Copy word for word the lines beginning with the line that contains "3M Speedglas 9002" and running through the line that contains "Obrázek produktu Džíny Relaxed Fit RE/DONE". Include both of those lines, and give only the text without the pictures.

_Data supplied_
□ □ □ □ □ □ □
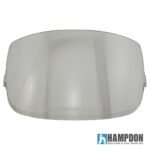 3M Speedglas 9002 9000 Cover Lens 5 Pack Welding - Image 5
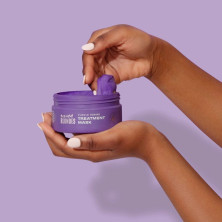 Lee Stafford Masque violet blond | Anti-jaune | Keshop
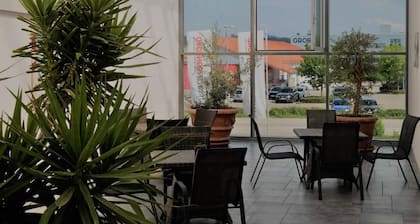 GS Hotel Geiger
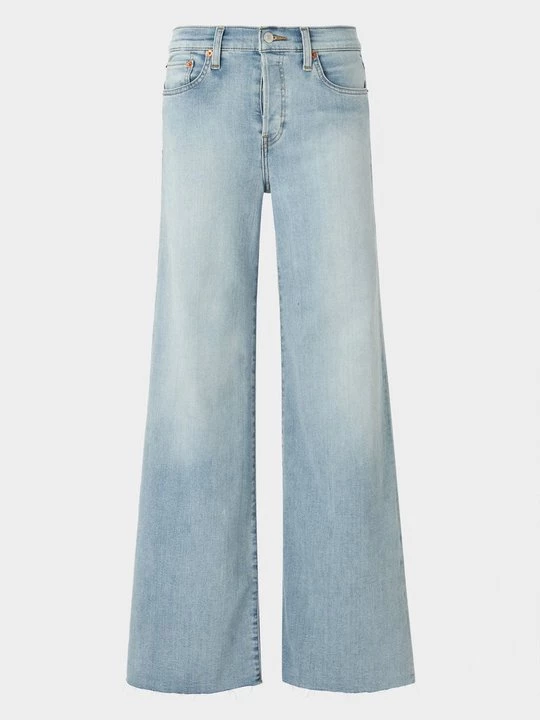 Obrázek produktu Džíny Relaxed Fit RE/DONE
□ □ □ □ □ □ □
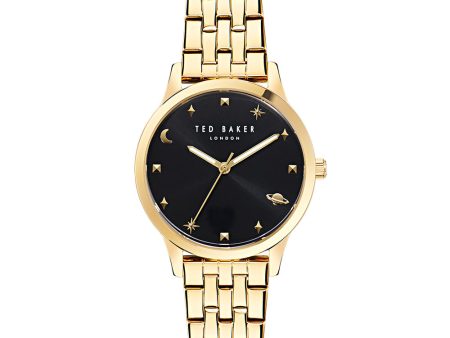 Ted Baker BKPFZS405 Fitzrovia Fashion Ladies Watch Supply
□ □ □ □ □ □ □
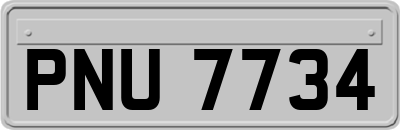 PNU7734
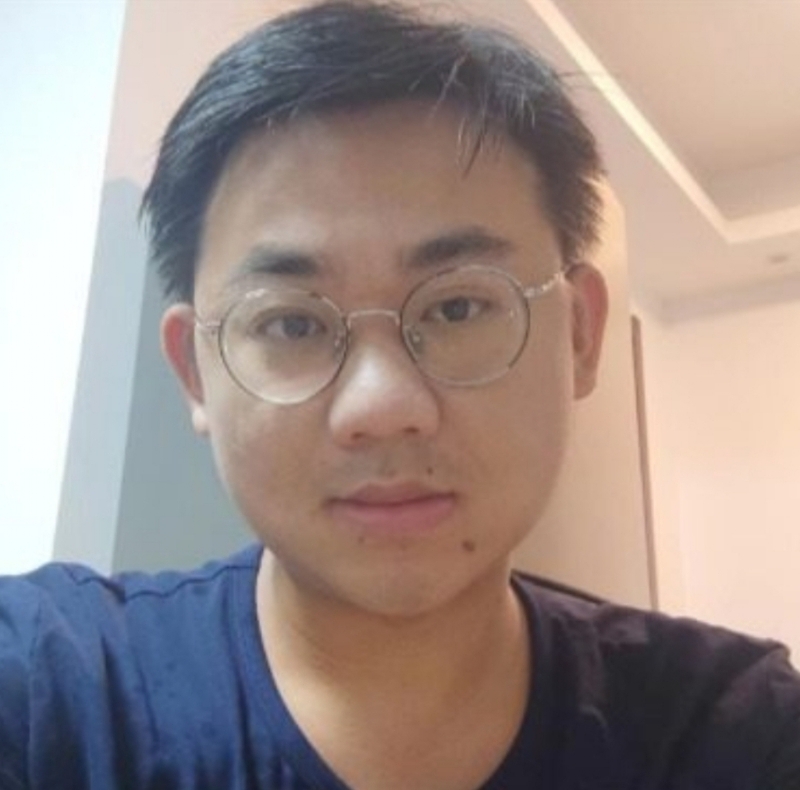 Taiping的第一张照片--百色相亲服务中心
□ □ □ □ □ □ □
_Answer box_
 3M Speedglas 9002 9000 Cover Lens 5 Pack Welding - Image 5
 Lee Stafford Masque violet blond | Anti-jaune | Keshop
 GS Hotel Geiger
 Obrázek produktu Džíny Relaxed Fit RE/DONE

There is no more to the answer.